Pellettieri is the second local priest to be caught up in the twin scandals involving pedophilia and official cover-ups that have rocked the Catholic Church in recent months.
Earlier this month, Archbishop Alfred Hughes suspended the Rev. Charles G. Coyle, a local Jesuit priest unattached to a local parish, after Coyle was accused of having sex with a high school student in the Boston area in the early 1970s.
Pellettieri, a Redemptorist priest, is barred from performing any priestly duties while the church investigates the complaint against him. The church has not disclosed the complainant's identity.

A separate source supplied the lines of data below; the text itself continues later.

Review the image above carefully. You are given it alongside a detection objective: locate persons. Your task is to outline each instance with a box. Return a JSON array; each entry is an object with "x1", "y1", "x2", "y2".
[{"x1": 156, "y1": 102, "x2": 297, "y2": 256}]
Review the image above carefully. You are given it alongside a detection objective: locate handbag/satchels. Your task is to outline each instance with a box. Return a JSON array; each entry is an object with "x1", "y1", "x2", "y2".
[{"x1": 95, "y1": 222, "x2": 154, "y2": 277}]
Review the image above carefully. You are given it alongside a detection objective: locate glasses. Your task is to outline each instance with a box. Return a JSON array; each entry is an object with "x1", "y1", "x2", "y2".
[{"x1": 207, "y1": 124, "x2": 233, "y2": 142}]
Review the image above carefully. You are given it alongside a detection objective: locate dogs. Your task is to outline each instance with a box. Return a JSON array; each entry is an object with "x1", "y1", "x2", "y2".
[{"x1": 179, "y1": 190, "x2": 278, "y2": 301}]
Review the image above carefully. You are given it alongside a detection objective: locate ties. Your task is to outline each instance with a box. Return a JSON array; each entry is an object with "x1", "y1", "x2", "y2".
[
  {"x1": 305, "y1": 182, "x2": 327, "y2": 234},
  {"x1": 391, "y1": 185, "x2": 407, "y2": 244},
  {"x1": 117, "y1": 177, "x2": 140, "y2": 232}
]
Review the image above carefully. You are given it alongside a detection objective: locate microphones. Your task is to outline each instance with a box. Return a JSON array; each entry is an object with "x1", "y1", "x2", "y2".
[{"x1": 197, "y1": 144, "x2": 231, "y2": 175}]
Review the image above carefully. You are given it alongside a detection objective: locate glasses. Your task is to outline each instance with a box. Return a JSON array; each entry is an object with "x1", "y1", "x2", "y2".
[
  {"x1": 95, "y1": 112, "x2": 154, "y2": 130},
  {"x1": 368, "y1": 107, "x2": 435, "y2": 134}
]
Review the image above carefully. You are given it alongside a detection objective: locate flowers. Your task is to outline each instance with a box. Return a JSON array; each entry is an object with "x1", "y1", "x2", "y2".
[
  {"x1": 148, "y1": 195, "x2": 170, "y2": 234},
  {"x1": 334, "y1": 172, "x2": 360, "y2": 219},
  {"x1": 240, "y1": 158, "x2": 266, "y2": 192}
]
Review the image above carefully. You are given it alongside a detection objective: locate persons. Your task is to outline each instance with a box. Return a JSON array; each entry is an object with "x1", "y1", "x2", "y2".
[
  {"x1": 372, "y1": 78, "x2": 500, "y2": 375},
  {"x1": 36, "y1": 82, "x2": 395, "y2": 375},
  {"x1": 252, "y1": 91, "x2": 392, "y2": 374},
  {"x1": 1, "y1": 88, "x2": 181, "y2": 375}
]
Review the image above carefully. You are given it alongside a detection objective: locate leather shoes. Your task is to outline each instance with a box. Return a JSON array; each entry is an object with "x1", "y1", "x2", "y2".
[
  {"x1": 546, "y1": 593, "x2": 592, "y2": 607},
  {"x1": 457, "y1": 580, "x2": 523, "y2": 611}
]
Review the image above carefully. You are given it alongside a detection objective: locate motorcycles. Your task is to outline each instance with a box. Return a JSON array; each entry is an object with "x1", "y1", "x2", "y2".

Crown Point's muted reaction to the news about the local priest may owe to the dated nature of the allegation, which goes back 35 years ago to the Diocese of Lafayette, when Pellettieri was a teacher and principal at Notre Dame High School in Crowley. Moreover, Pellettieri, 62, has been at the retreat house only since June.
Several nearby residents said the retreat center attracted mostly out-of-town visitors and was seldom used by people from lower Jefferson Parish. The center has 50 rooms for overnight guests, according to its Web site.
"I only know two or three people that ever went there," said Tony Ting, who was readying the Bayou Barn, the Cajun dance hall and restaurant he owns, for the weekly fais do-do he hosts. "Hardly any of the local people go.
"I never met him," Ting said of Pellettieri. "He could be here right now, and I wouldn't know it."
Pat Morrow, owner of the Restaurant des Familles next door, said she also hadn't heard much talk about Pellettieri's suspension. But she knows Pellettieri as a patron.
"All I know is they eat here all the time, the priest and two brothers," Morrow said. "They eat here a lot, and they're very nice people."
The retreat, a woodsy enclave of low brick buildings and covered walkways that backs up to the camps and shrimp boats of Bayou Barataria, was empty Sunday. The doors to the various chapels and meeting halls were locked, and the office was closed.
Next door to the retreat is St. Pius X Catholic Church, whose pastor, the Rev. Terry Hayden, said none of the parishioners who attended his morning Mass made any mention of Pellettieri and his troubles.
Hayden also said he and Pellettieri do not work closely together.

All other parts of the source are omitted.